In the world of proteins, chicken usually ranks well below beef and pork in the eyes and bellies of carnivores. Seen as the healthy but boring choice, a chicken entree is generally selected by those watching their cholesterol or budget, not the thrill-seeking food adventurers and hedonistic gourmands that read this blog. However one small restaurant in Little Tokyo is challenging this perception of chicken as an inferior meat.
Kokekokko is a traditional Japanese yakitori house. Appetizers aside, they serve basically one thing: skewers of exceptionally good charbroiled chicken. Every part of the bird is used. There are skewers of breasts, thighs, gizzards, livers, hearts, wings (my favorite!) and skin. Each are perfectly seasoned and grilled in the middle of the restaurant on top of special imported charcoal. There are also tasty skewers of tsukune (Japanese meatballs) and uzarago tamago (quail eggs). Even the vegetables (pictured above) are wrapped in thin pieces of chicken. I recommend sitting at the bustling bar surrounding the grill and ordering a five or ten skewer combo so you can try a bit of each.

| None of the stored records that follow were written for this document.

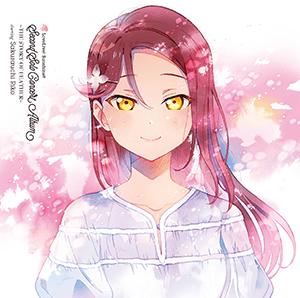ジャケット:LoveLive! Sunshine!! Second Solo Concert Album ~THE STORY OF FEATHER~ starring Sakurauchi Riko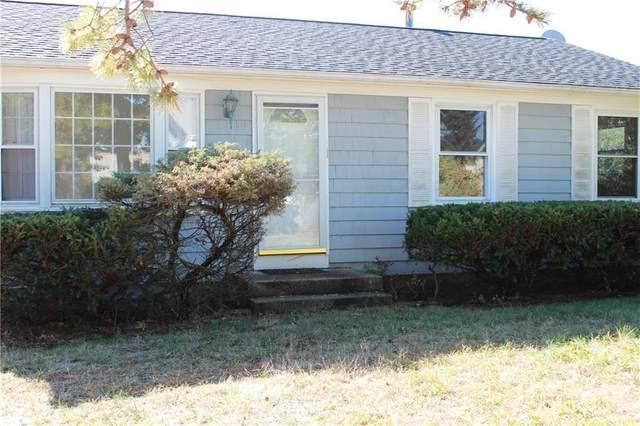 71 Parkview Drive, Pawtucket, RI 02861 (MLS #1265732) :: Edge Realty RI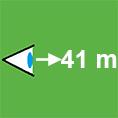 Erkennungsweite-41m-homepage-quadratisch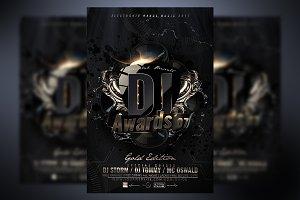 DJ Awards Flyer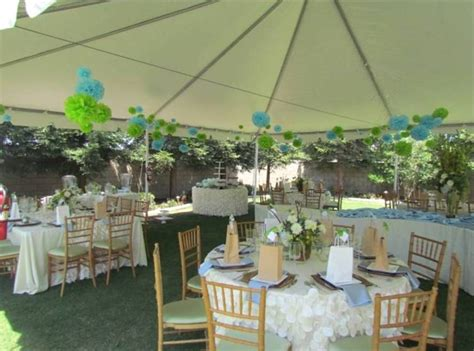 Diy Cozy Home Decorating ideas for baby boy shower decorations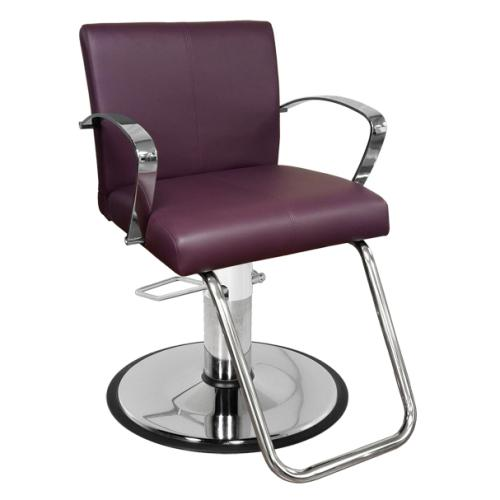 Collins 4700 Mallory Hair Styling Salon Chair w/ Hydraulic Base Option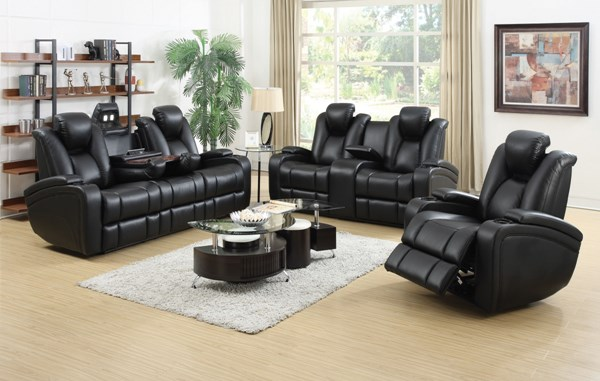Delange Black Faux Leather 3pc Living Room Set CST-60174P-LR-S1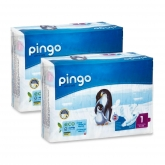 Pingo Size 1 nappies (newborn) 2x27pcs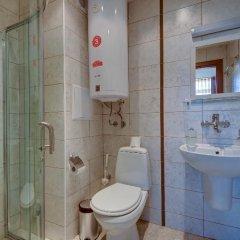 Апартаменты Dawn Park Deluxe Apartments ванная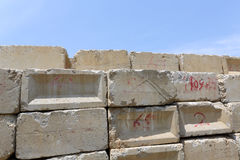 Concrete blocks Royalty Free Stock Photos
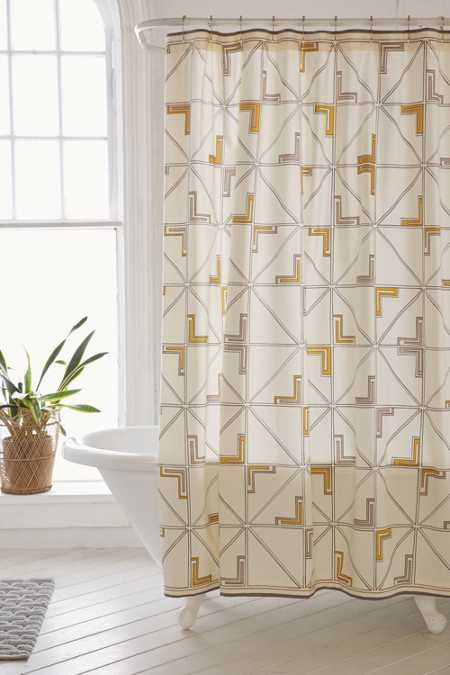 4040 Locust Adrian Tile Shower Curtain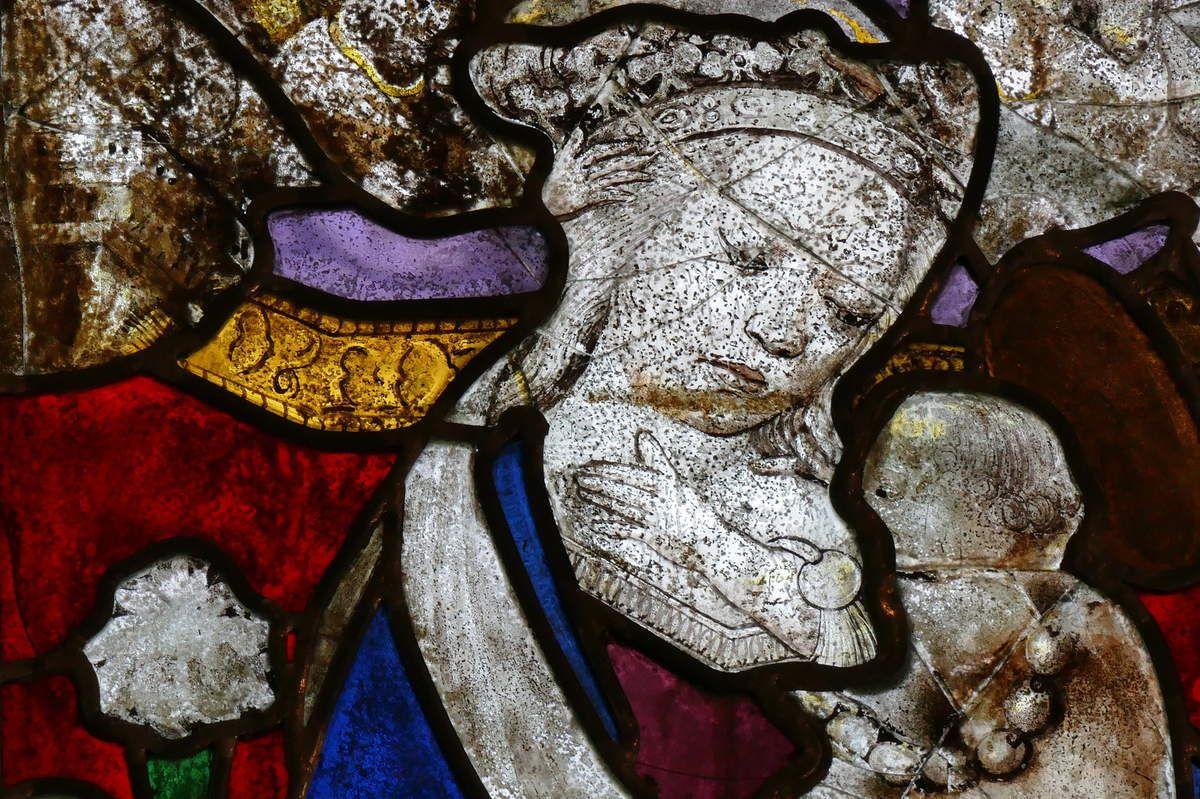 Lancette B, Baie 3, Transept nord, chapelle Sainte-Barbe, Le Faouët, photographie lavieb-aile.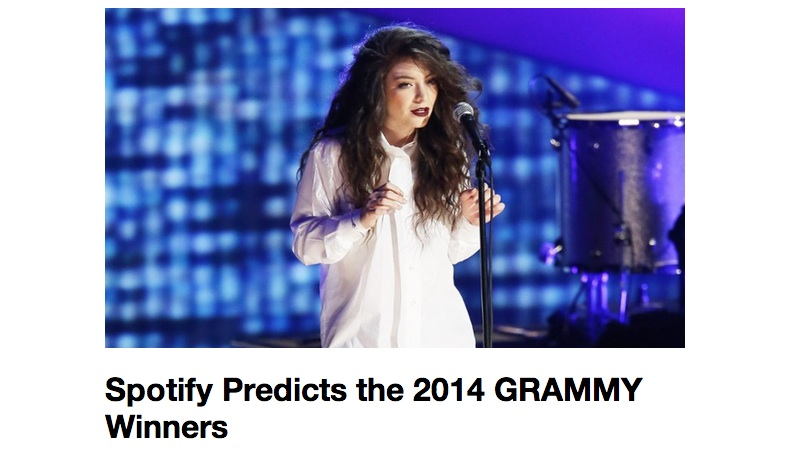 grammy spotify 2014
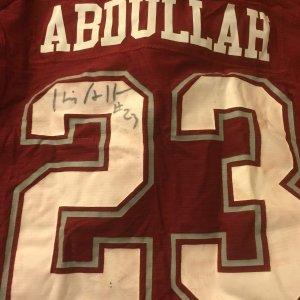 Washington State Cougars Husain Abdullah Game-Worn, Signed Jersey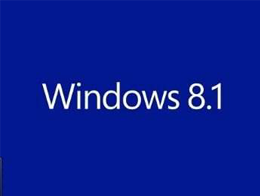 Ghost Win8.1 x86(32位) 装机永久专业版 V2020.06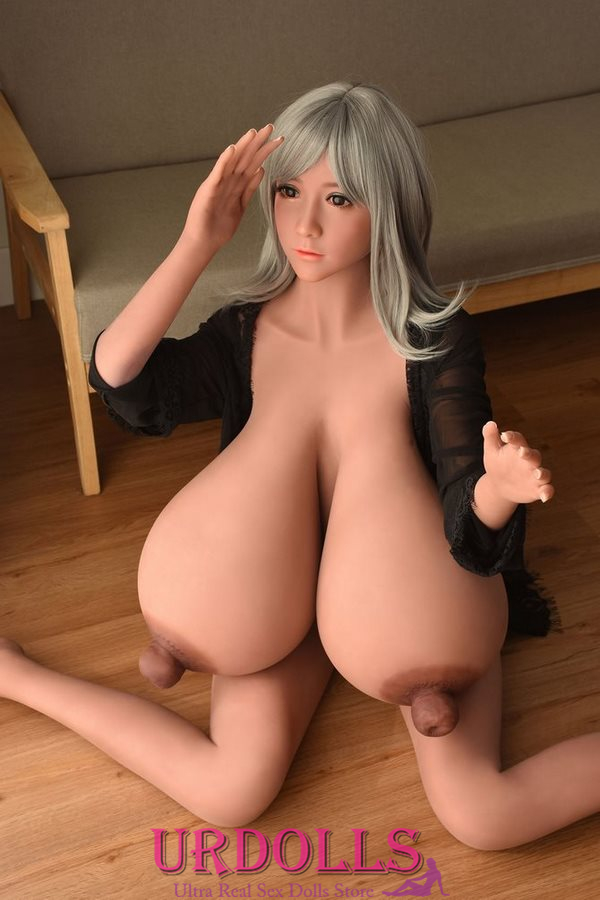 tpe sex doll sex-72_103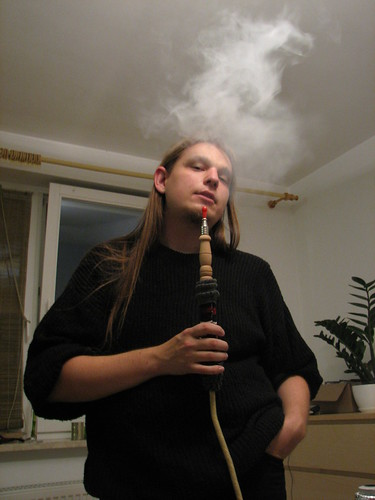 veyDer z fajką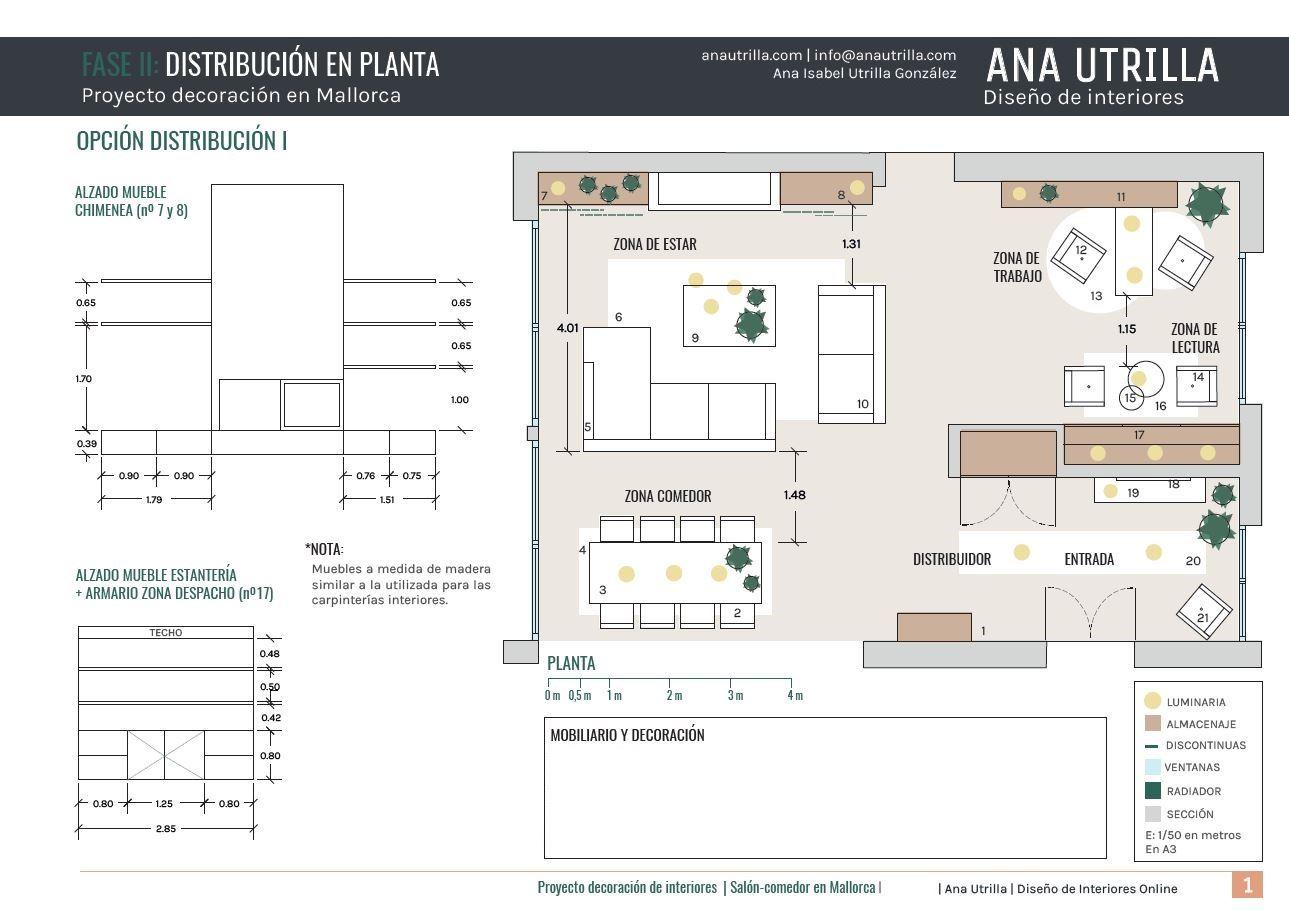 Proyecto de interiorismo para salón-comedor y despacho en Palma de Mallorca de estilo noretnico, boho, plano de distribución de mobiliario II @Utrillanais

While the food is phenomenal, don’t expect much in the way of service. Unless you’re a Kokekokko regular, chef Tomohiro Sakata, who presides over the culinary festivities, will not give you the time of day. He reserves his attention and special off-menu items for only his most loyal and sycophantic customers who are served their yakitori on personalized black plates instead of the generic white plates given to the rest of us. This blatant show of favoritism doesn’t seem to have hurt Sakahata’s business; the dinner-only restaurant is always packed.
Kokekokko is located at 203 S Central Ave, Los Angeles (Downtown, in Little Tokyo).